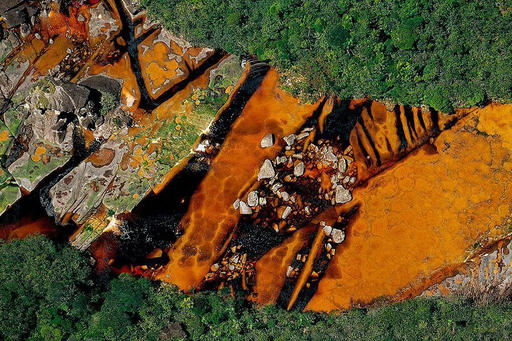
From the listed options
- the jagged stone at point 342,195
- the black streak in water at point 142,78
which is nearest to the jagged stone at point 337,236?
the jagged stone at point 342,195

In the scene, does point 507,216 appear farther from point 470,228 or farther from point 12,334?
point 12,334

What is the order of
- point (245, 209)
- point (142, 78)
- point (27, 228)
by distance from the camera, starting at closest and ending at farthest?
point (245, 209) → point (27, 228) → point (142, 78)

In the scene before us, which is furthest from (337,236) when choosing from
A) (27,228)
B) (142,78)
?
(27,228)

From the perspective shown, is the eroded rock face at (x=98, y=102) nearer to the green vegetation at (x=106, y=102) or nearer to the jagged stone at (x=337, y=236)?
the green vegetation at (x=106, y=102)

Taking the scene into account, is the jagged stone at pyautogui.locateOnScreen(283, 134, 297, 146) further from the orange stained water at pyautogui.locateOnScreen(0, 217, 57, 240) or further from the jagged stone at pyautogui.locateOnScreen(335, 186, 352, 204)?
the orange stained water at pyautogui.locateOnScreen(0, 217, 57, 240)

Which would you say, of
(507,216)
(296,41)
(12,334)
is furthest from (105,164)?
(507,216)

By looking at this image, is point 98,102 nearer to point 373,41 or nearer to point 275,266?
point 275,266

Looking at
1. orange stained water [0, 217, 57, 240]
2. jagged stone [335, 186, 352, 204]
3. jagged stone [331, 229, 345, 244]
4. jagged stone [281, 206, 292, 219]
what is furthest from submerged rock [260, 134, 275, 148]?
orange stained water [0, 217, 57, 240]
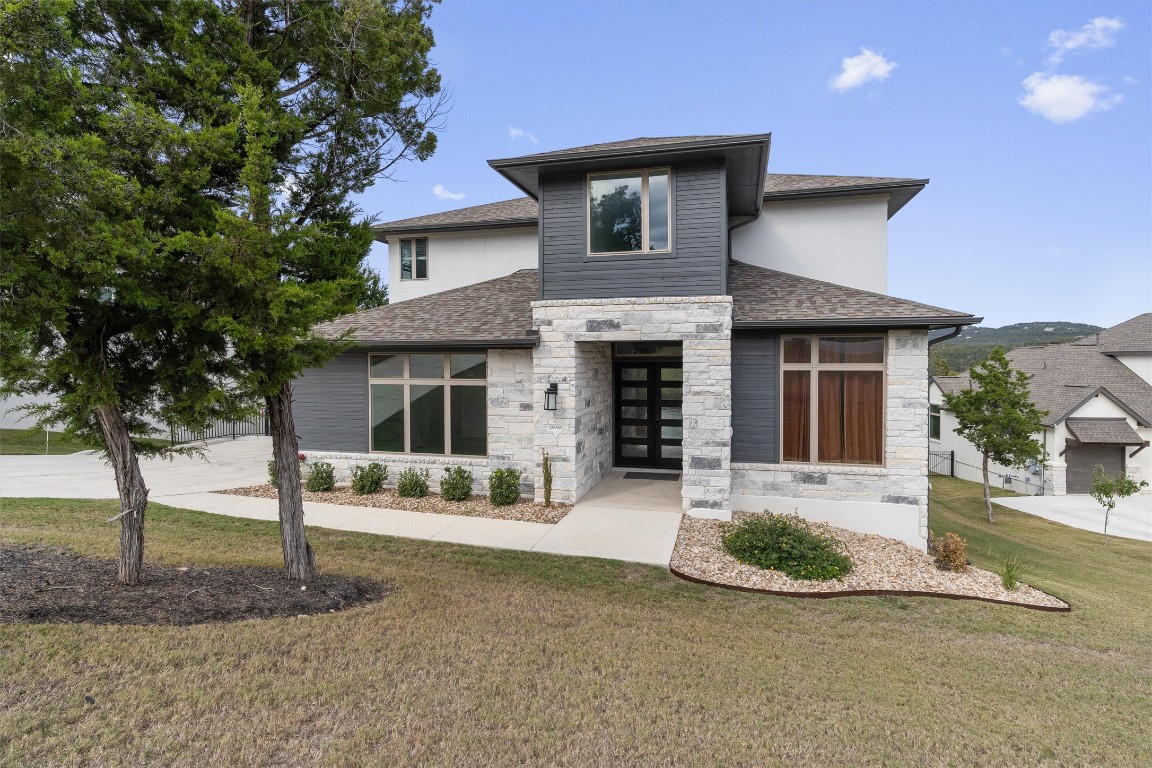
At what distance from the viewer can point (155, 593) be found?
449 centimetres

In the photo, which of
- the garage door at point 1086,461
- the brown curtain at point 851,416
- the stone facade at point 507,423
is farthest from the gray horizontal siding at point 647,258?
the garage door at point 1086,461

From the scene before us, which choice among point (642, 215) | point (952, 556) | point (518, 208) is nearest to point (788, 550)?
point (952, 556)

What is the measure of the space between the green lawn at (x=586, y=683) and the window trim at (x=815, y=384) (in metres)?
3.18

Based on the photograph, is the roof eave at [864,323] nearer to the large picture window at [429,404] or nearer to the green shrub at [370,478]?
the large picture window at [429,404]

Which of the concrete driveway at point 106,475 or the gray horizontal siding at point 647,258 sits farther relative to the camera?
the concrete driveway at point 106,475

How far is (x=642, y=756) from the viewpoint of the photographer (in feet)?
9.06

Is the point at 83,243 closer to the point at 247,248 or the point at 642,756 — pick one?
the point at 247,248

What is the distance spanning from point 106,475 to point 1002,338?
8595cm

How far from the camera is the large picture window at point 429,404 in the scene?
31.9ft

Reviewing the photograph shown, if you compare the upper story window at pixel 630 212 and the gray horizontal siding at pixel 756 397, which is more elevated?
the upper story window at pixel 630 212

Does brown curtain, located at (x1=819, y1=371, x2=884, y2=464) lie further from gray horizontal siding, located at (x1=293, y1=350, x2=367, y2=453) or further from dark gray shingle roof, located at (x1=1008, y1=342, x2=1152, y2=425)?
dark gray shingle roof, located at (x1=1008, y1=342, x2=1152, y2=425)

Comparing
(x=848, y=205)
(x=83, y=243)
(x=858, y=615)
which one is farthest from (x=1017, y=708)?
(x=848, y=205)

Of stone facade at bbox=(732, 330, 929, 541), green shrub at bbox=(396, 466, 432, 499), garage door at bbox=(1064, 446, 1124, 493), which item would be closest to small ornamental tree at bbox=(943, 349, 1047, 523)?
garage door at bbox=(1064, 446, 1124, 493)

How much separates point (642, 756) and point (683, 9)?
1479 cm
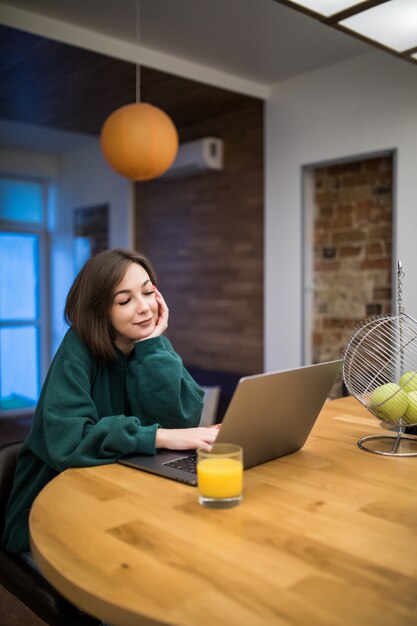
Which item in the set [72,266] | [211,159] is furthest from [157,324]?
[72,266]

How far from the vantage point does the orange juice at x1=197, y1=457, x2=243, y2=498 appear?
0.96m

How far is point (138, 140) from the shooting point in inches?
105

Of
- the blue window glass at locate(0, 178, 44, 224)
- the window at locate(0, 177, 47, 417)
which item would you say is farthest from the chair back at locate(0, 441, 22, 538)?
the blue window glass at locate(0, 178, 44, 224)

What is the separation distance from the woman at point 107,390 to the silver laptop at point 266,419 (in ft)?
0.20

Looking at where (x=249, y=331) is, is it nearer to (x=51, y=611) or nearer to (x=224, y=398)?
(x=224, y=398)

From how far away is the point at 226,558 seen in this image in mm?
776

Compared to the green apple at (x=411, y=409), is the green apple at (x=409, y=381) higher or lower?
higher

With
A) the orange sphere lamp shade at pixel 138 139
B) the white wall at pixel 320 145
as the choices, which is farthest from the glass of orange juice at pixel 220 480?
the white wall at pixel 320 145

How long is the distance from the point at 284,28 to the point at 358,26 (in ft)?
3.61

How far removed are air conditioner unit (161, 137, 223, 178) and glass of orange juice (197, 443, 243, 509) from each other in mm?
3479

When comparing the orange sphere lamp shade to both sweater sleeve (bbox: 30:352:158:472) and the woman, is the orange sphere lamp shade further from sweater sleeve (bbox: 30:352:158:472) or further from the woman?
sweater sleeve (bbox: 30:352:158:472)

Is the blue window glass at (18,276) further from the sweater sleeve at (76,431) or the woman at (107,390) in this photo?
the sweater sleeve at (76,431)

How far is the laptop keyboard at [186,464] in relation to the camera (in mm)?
1129

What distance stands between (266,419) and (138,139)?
6.18 feet
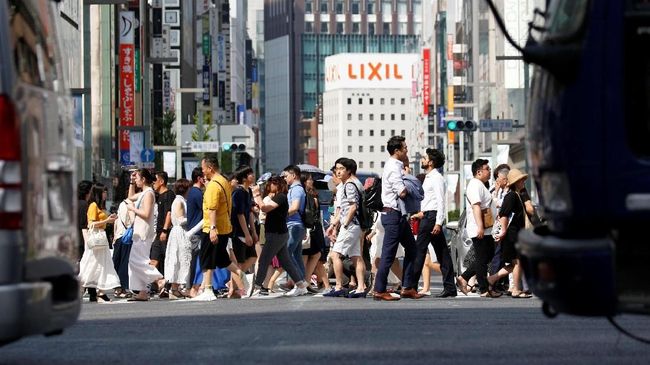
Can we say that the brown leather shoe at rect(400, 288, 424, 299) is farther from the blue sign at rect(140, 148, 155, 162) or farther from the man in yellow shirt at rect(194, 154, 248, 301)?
the blue sign at rect(140, 148, 155, 162)

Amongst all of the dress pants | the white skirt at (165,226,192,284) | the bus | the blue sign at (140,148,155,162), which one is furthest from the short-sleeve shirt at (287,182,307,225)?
the blue sign at (140,148,155,162)

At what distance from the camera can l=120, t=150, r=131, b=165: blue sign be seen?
60.4 meters

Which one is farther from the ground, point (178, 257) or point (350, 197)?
point (350, 197)

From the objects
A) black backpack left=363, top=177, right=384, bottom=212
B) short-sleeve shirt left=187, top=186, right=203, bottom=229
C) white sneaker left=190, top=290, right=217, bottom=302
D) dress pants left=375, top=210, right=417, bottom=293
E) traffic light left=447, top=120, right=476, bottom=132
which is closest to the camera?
dress pants left=375, top=210, right=417, bottom=293

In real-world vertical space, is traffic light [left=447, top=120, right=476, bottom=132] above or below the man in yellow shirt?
above

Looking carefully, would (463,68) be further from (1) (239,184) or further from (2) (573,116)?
(2) (573,116)

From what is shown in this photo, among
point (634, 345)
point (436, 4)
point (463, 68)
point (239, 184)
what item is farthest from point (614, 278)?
point (436, 4)

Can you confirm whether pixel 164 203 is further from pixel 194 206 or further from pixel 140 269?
pixel 140 269

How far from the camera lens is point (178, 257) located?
20.8 m

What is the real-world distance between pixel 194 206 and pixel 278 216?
3.56 feet

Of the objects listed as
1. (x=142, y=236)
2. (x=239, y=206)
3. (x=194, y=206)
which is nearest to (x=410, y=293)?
(x=239, y=206)

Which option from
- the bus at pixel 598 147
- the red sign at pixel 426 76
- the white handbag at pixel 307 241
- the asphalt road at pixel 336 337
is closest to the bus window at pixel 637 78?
the bus at pixel 598 147

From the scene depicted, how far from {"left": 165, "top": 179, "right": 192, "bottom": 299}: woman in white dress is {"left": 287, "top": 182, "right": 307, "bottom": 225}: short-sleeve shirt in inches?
60.5

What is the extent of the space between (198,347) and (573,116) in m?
4.40
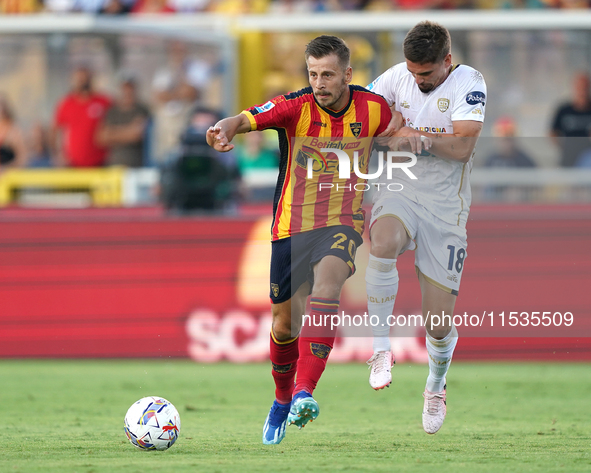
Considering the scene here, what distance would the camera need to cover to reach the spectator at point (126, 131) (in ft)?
36.8

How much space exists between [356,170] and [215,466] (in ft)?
6.30

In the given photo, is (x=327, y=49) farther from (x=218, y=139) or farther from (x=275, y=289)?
(x=275, y=289)

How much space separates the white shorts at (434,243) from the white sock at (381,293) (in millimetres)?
215

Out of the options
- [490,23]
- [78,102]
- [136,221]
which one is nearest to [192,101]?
[78,102]

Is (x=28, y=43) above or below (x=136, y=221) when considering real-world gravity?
above

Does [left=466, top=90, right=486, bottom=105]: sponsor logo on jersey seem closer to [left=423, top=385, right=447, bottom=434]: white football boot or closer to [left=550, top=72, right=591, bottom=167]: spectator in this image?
[left=423, top=385, right=447, bottom=434]: white football boot

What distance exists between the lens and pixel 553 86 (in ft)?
36.1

──────

# [YOUR INSTRUCTIONS]
In the part of the data above that opens with the line containing "How much space separates" and runs to the end of the data, substitute "onlooker" for "spectator". Reproduce those lines with nothing else altered.

# [SOLVED EXERCISE]
How much space separates the white shorts at (434,243) from the white sock at (381,293) (in millimetres)?
215

Out of the options
- [490,23]
- [78,102]
- [136,221]
which one is nearest to [192,101]?
[78,102]

Is (x=28, y=43) above or below (x=136, y=221) when considering real-world gravity?
above

Does [left=466, top=90, right=486, bottom=105]: sponsor logo on jersey seem closer to [left=423, top=385, right=447, bottom=434]: white football boot or closer to [left=550, top=72, right=591, bottom=167]: onlooker in this image?
[left=423, top=385, right=447, bottom=434]: white football boot

What distance exists between the lens and pixel 553 86 (in ft)?
36.1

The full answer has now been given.